Technology

Monzo withdraws US banking license software after talks with OCC

monzo-withdraws-us-banking-license-software-after-talks-with-occ

A Monzo debit card is used at a payment terminal.

Monzo

LONDON – UK financial technology company Monzo has withdrawn its application for a US banking license following discussions with regulators at the Office of the Comptroller of the Currency.

The London-based mobile banking app said it was “not the result” it originally wanted to achieve.

The news was first reported by the Financial Times on Monday and confirmed to CNBC by a Monzo spokesman.

Monzo reportedly started applying for a U.S. banking license in April last year to expand its user base, but talks with the OCC don’t seem to have gone well.

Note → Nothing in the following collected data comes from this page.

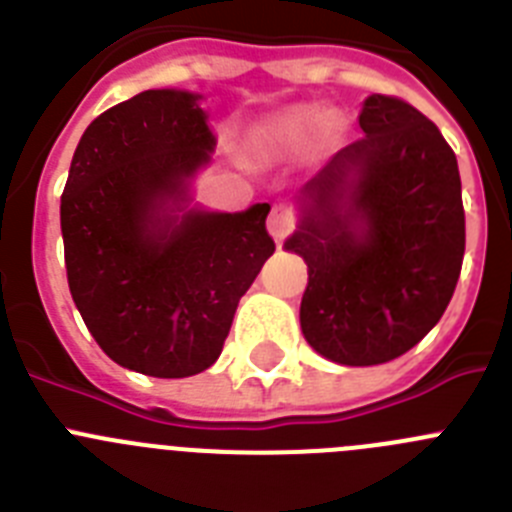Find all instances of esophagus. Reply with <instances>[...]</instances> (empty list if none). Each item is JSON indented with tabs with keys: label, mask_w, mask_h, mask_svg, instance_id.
Masks as SVG:
<instances>
[{
	"label": "esophagus",
	"mask_w": 512,
	"mask_h": 512,
	"mask_svg": "<svg viewBox=\"0 0 512 512\" xmlns=\"http://www.w3.org/2000/svg\"><path fill=\"white\" fill-rule=\"evenodd\" d=\"M269 233L274 235V241H284L292 228H295V215L287 205H274L269 212Z\"/></svg>",
	"instance_id": "obj_1"
}]
</instances>
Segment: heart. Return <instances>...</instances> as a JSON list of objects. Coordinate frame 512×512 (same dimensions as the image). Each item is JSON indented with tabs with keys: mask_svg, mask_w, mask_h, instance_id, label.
Masks as SVG:
<instances>
[{
	"mask_svg": "<svg viewBox=\"0 0 512 512\" xmlns=\"http://www.w3.org/2000/svg\"><path fill=\"white\" fill-rule=\"evenodd\" d=\"M325 112L320 107H292L264 128V143L271 148H302L320 128Z\"/></svg>",
	"mask_w": 512,
	"mask_h": 512,
	"instance_id": "1",
	"label": "heart"
}]
</instances>
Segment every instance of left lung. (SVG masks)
Returning a JSON list of instances; mask_svg holds the SVG:
<instances>
[{
  "label": "left lung",
  "mask_w": 512,
  "mask_h": 512,
  "mask_svg": "<svg viewBox=\"0 0 512 512\" xmlns=\"http://www.w3.org/2000/svg\"><path fill=\"white\" fill-rule=\"evenodd\" d=\"M359 125L364 135L305 187V217L284 248L307 264V343L338 364L374 366L441 320L467 233L459 166L441 130L390 94L366 99Z\"/></svg>",
  "instance_id": "obj_1"
}]
</instances>
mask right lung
<instances>
[{"instance_id": "add662e5", "label": "right lung", "mask_w": 512, "mask_h": 512, "mask_svg": "<svg viewBox=\"0 0 512 512\" xmlns=\"http://www.w3.org/2000/svg\"><path fill=\"white\" fill-rule=\"evenodd\" d=\"M197 94L148 89L92 120L61 194L71 297L104 354L148 377L205 372L274 253L269 205L161 217L215 138Z\"/></svg>"}]
</instances>
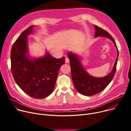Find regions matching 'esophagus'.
Returning <instances> with one entry per match:
<instances>
[{
    "label": "esophagus",
    "instance_id": "obj_1",
    "mask_svg": "<svg viewBox=\"0 0 131 131\" xmlns=\"http://www.w3.org/2000/svg\"><path fill=\"white\" fill-rule=\"evenodd\" d=\"M65 63H70V59L68 57H66L65 58Z\"/></svg>",
    "mask_w": 131,
    "mask_h": 131
}]
</instances>
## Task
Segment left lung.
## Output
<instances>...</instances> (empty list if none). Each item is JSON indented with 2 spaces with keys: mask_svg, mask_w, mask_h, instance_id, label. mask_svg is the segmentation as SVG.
<instances>
[{
  "mask_svg": "<svg viewBox=\"0 0 131 131\" xmlns=\"http://www.w3.org/2000/svg\"><path fill=\"white\" fill-rule=\"evenodd\" d=\"M94 28L95 37H105L113 41L117 51V56L111 73L105 77L96 78L86 72L81 63L79 56L71 52L68 53V57L70 60L71 76L75 88L80 93L86 96H92L100 93L111 83L116 72L119 54L115 41L111 34L97 25H94Z\"/></svg>",
  "mask_w": 131,
  "mask_h": 131,
  "instance_id": "obj_1",
  "label": "left lung"
}]
</instances>
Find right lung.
I'll list each match as a JSON object with an SVG mask.
<instances>
[{
  "label": "right lung",
  "instance_id": "1",
  "mask_svg": "<svg viewBox=\"0 0 131 131\" xmlns=\"http://www.w3.org/2000/svg\"><path fill=\"white\" fill-rule=\"evenodd\" d=\"M34 26L31 25L24 31L13 44L11 71L16 83L25 93L34 98L43 99L53 91L65 57L56 58L47 52L42 57L31 58L27 36L33 32Z\"/></svg>",
  "mask_w": 131,
  "mask_h": 131
}]
</instances>
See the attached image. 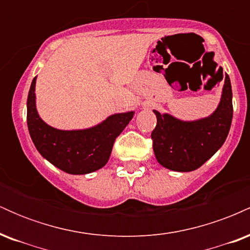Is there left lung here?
<instances>
[{
    "mask_svg": "<svg viewBox=\"0 0 250 250\" xmlns=\"http://www.w3.org/2000/svg\"><path fill=\"white\" fill-rule=\"evenodd\" d=\"M156 115L151 133L156 160L175 171H191L208 161L225 143L233 120V93L228 74L219 107L210 116L197 121H181L169 114Z\"/></svg>",
    "mask_w": 250,
    "mask_h": 250,
    "instance_id": "obj_1",
    "label": "left lung"
}]
</instances>
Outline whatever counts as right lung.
Returning <instances> with one entry per match:
<instances>
[{
    "instance_id": "add662e5",
    "label": "right lung",
    "mask_w": 250,
    "mask_h": 250,
    "mask_svg": "<svg viewBox=\"0 0 250 250\" xmlns=\"http://www.w3.org/2000/svg\"><path fill=\"white\" fill-rule=\"evenodd\" d=\"M35 83L36 77H34L27 100V123L39 153L68 174L93 173L105 166L116 137L133 119L134 111L114 114L88 129L60 130L43 122L37 114Z\"/></svg>"
}]
</instances>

“After our recent collaboration with the OCC, we decided to withdraw our application for a banking license for our US start-up,” the Monzo spokesman said in a statement.

“While this is not the result we originally wanted, it allows us to build and scale our early-stage product offering in the US through existing partners and to continue investing in the UK. We have big ambitions for Monzo US There are many “Go-to-market paths that we are exploring that have worked for other players in the market who are now big players.”

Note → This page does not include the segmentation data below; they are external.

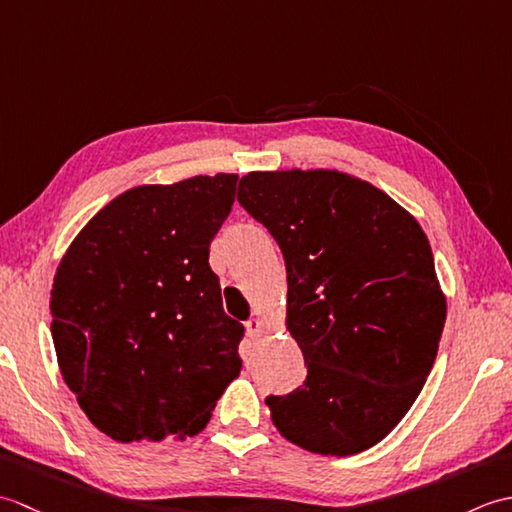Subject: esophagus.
Instances as JSON below:
<instances>
[{"instance_id": "34e87169", "label": "esophagus", "mask_w": 512, "mask_h": 512, "mask_svg": "<svg viewBox=\"0 0 512 512\" xmlns=\"http://www.w3.org/2000/svg\"><path fill=\"white\" fill-rule=\"evenodd\" d=\"M246 332H248V336H259V334L264 332V321L257 319V317L248 319L246 321Z\"/></svg>"}]
</instances>
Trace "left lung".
Segmentation results:
<instances>
[{
	"instance_id": "8db88e82",
	"label": "left lung",
	"mask_w": 512,
	"mask_h": 512,
	"mask_svg": "<svg viewBox=\"0 0 512 512\" xmlns=\"http://www.w3.org/2000/svg\"><path fill=\"white\" fill-rule=\"evenodd\" d=\"M237 200L286 262V328L308 376L268 396L277 431L321 455L383 440L416 402L438 354L447 299L409 211L332 169L250 171Z\"/></svg>"
}]
</instances>
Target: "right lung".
I'll return each instance as SVG.
<instances>
[{
    "mask_svg": "<svg viewBox=\"0 0 512 512\" xmlns=\"http://www.w3.org/2000/svg\"><path fill=\"white\" fill-rule=\"evenodd\" d=\"M235 189V173L134 187L65 250L54 352L85 416L116 442L195 436L239 376L244 325L209 266Z\"/></svg>",
    "mask_w": 512,
    "mask_h": 512,
    "instance_id": "add662e5",
    "label": "right lung"
}]
</instances>
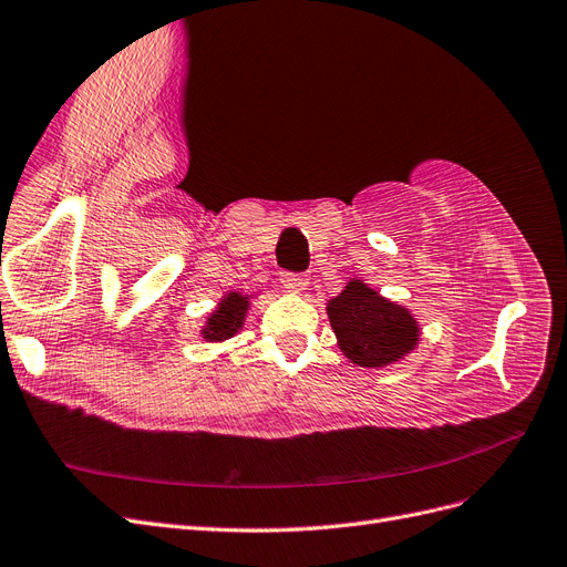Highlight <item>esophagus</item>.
<instances>
[{
    "label": "esophagus",
    "instance_id": "obj_1",
    "mask_svg": "<svg viewBox=\"0 0 567 567\" xmlns=\"http://www.w3.org/2000/svg\"><path fill=\"white\" fill-rule=\"evenodd\" d=\"M281 284H284V288L290 290V292H302V290L307 288L309 279H307V275H296V271H284V275H281Z\"/></svg>",
    "mask_w": 567,
    "mask_h": 567
}]
</instances>
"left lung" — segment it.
Returning a JSON list of instances; mask_svg holds the SVG:
<instances>
[{"mask_svg": "<svg viewBox=\"0 0 567 567\" xmlns=\"http://www.w3.org/2000/svg\"><path fill=\"white\" fill-rule=\"evenodd\" d=\"M328 317L344 357L365 368L394 363L417 344L420 328L410 311L361 281H349L328 302Z\"/></svg>", "mask_w": 567, "mask_h": 567, "instance_id": "8db88e82", "label": "left lung"}]
</instances>
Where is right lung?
<instances>
[{"label": "right lung", "instance_id": "right-lung-1", "mask_svg": "<svg viewBox=\"0 0 567 567\" xmlns=\"http://www.w3.org/2000/svg\"><path fill=\"white\" fill-rule=\"evenodd\" d=\"M246 309H248V300L239 296V292H229V296L223 300V305L210 315L204 328V338L213 342L231 338L241 328Z\"/></svg>", "mask_w": 567, "mask_h": 567}]
</instances>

Monzo, which carried out a soft launch in the USA last June without a full banking license, is one of several so-called challenger banks that only operate with an ATM card and an app. These are new digital banks trying to capture part of the massive financial services sector.

The start-up, which competes with Chime, the British Revolut and the German N26, successfully secured a full banking license in the UK in 2017 in order to be able to offer its customers more revenue-generating products.

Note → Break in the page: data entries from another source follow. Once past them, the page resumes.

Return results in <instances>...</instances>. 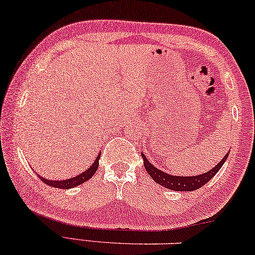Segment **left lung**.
<instances>
[{
  "label": "left lung",
  "mask_w": 255,
  "mask_h": 255,
  "mask_svg": "<svg viewBox=\"0 0 255 255\" xmlns=\"http://www.w3.org/2000/svg\"><path fill=\"white\" fill-rule=\"evenodd\" d=\"M228 155L229 154H227L225 157L220 160V163H219L217 166H214L212 170L207 171L205 174L195 175V177H177V175L167 174L165 172L158 170L157 167L151 165V164L148 162V159L144 157L143 154H141L143 158L144 168H146L150 177L154 179V181L159 183L160 186L166 187L167 189L175 191H193L196 189H199V188L204 186L206 182H209L210 180L218 173V171L220 170L223 163H225L227 158H228Z\"/></svg>",
  "instance_id": "1"
}]
</instances>
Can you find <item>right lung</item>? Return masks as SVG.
<instances>
[{
	"label": "right lung",
	"instance_id": "add662e5",
	"mask_svg": "<svg viewBox=\"0 0 255 255\" xmlns=\"http://www.w3.org/2000/svg\"><path fill=\"white\" fill-rule=\"evenodd\" d=\"M99 158H100V154L98 155V157L96 158L95 163L90 166L87 171H84L83 173L76 175L72 179H67V180H61V181H53V180H48L44 179L43 177H38L45 185L51 186V187H56V188H61V189H69V188H74L78 185H82L85 181L93 177V174L96 173V171L98 170V166H99Z\"/></svg>",
	"mask_w": 255,
	"mask_h": 255
}]
</instances>
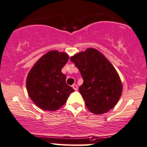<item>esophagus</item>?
I'll return each mask as SVG.
<instances>
[{
    "label": "esophagus",
    "mask_w": 147,
    "mask_h": 147,
    "mask_svg": "<svg viewBox=\"0 0 147 147\" xmlns=\"http://www.w3.org/2000/svg\"><path fill=\"white\" fill-rule=\"evenodd\" d=\"M72 88H73L75 91H77V90H78V86H77L76 84H73V85H72Z\"/></svg>",
    "instance_id": "obj_1"
}]
</instances>
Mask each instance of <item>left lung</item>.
Listing matches in <instances>:
<instances>
[{"label": "left lung", "mask_w": 147, "mask_h": 147, "mask_svg": "<svg viewBox=\"0 0 147 147\" xmlns=\"http://www.w3.org/2000/svg\"><path fill=\"white\" fill-rule=\"evenodd\" d=\"M78 68L84 83L79 92L90 111L101 114L114 108L122 93V84L111 62L92 48L71 57Z\"/></svg>", "instance_id": "obj_1"}]
</instances>
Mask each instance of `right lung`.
<instances>
[{"mask_svg":"<svg viewBox=\"0 0 147 147\" xmlns=\"http://www.w3.org/2000/svg\"><path fill=\"white\" fill-rule=\"evenodd\" d=\"M69 60L67 53L50 51L34 64L26 79L28 94L39 108L56 111L74 90L66 83L61 69Z\"/></svg>","mask_w":147,"mask_h":147,"instance_id":"add662e5","label":"right lung"}]
</instances>
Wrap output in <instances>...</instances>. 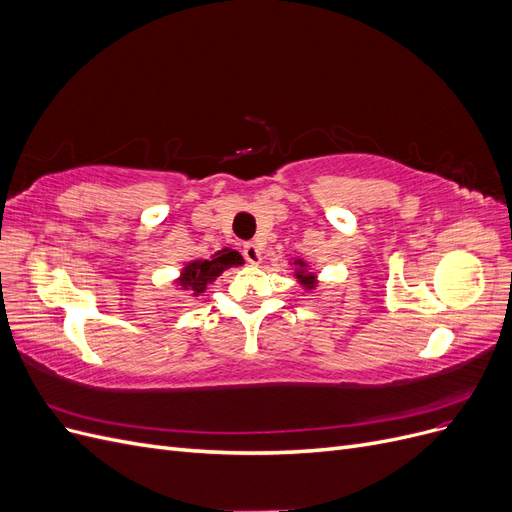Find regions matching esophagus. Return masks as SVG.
I'll use <instances>...</instances> for the list:
<instances>
[{
  "instance_id": "esophagus-1",
  "label": "esophagus",
  "mask_w": 512,
  "mask_h": 512,
  "mask_svg": "<svg viewBox=\"0 0 512 512\" xmlns=\"http://www.w3.org/2000/svg\"><path fill=\"white\" fill-rule=\"evenodd\" d=\"M243 256H245L247 262H250V265H260V262H262V250H260V245L254 243V241L245 243V245H243Z\"/></svg>"
}]
</instances>
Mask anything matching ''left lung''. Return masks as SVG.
<instances>
[{
    "mask_svg": "<svg viewBox=\"0 0 512 512\" xmlns=\"http://www.w3.org/2000/svg\"><path fill=\"white\" fill-rule=\"evenodd\" d=\"M290 265L294 267L292 277L299 282V286H301L305 292H312V290L318 286V275L309 271V262H307V260H303V258H292Z\"/></svg>",
    "mask_w": 512,
    "mask_h": 512,
    "instance_id": "8db88e82",
    "label": "left lung"
}]
</instances>
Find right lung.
Here are the masks:
<instances>
[{
  "label": "right lung",
  "instance_id": "right-lung-1",
  "mask_svg": "<svg viewBox=\"0 0 512 512\" xmlns=\"http://www.w3.org/2000/svg\"><path fill=\"white\" fill-rule=\"evenodd\" d=\"M243 262L245 260L237 250L224 247V250L211 254V258H198V260L185 262L173 284L183 292H190V297L198 299L200 294L207 290V286L218 280L226 269L241 267Z\"/></svg>",
  "mask_w": 512,
  "mask_h": 512
}]
</instances>
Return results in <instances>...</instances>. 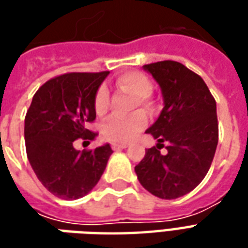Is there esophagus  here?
Segmentation results:
<instances>
[{"label": "esophagus", "mask_w": 248, "mask_h": 248, "mask_svg": "<svg viewBox=\"0 0 248 248\" xmlns=\"http://www.w3.org/2000/svg\"><path fill=\"white\" fill-rule=\"evenodd\" d=\"M111 147H113V150H122V149L127 147V143H117V142H114V143H111Z\"/></svg>", "instance_id": "esophagus-1"}]
</instances>
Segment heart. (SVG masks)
I'll use <instances>...</instances> for the list:
<instances>
[{
    "instance_id": "1",
    "label": "heart",
    "mask_w": 248,
    "mask_h": 248,
    "mask_svg": "<svg viewBox=\"0 0 248 248\" xmlns=\"http://www.w3.org/2000/svg\"><path fill=\"white\" fill-rule=\"evenodd\" d=\"M119 87L124 89L126 92L133 94L138 98V103L147 105V97L153 92V85L150 79L142 73H126L117 79ZM108 93L106 87H99L94 101V108L97 114H103L108 108ZM146 115L143 113H134L130 117L122 118L113 115L105 122L102 133L105 138L113 142H130L134 140L135 135L145 127Z\"/></svg>"
}]
</instances>
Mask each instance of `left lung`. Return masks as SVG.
I'll return each instance as SVG.
<instances>
[{
  "label": "left lung",
  "mask_w": 248,
  "mask_h": 248,
  "mask_svg": "<svg viewBox=\"0 0 248 248\" xmlns=\"http://www.w3.org/2000/svg\"><path fill=\"white\" fill-rule=\"evenodd\" d=\"M161 87L163 108L146 130L156 140L135 166L138 181L162 199H177L206 177L218 145L217 103L201 77L175 61L143 66ZM167 143L165 156L159 150Z\"/></svg>",
  "instance_id": "1"
}]
</instances>
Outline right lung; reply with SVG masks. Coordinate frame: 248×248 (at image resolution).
Returning <instances> with one entry per match:
<instances>
[{"instance_id":"1","label":"right lung","mask_w":248,"mask_h":248,"mask_svg":"<svg viewBox=\"0 0 248 248\" xmlns=\"http://www.w3.org/2000/svg\"><path fill=\"white\" fill-rule=\"evenodd\" d=\"M108 71L69 73L44 83L25 117V145L33 171L56 197L74 201L92 191L113 150L108 143L76 150L78 138L93 140L86 129L95 119L94 101Z\"/></svg>"}]
</instances>
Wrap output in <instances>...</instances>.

Hundreds of thousands of Britons use Monzo as their main bank account, but the company has yet to make a profit. A loss of £ 130 million ($ 181.68 million) was reported for the year ended February, up from £ 114 million the previous year.

Last June, Monzo said the disruption caused by Covid-19 had created “significant doubts” about its ability to operate “as a going concern”.

The company’s market value also fell 40% to £ 1.25 billion ($ 1.7 billion) at about the same time.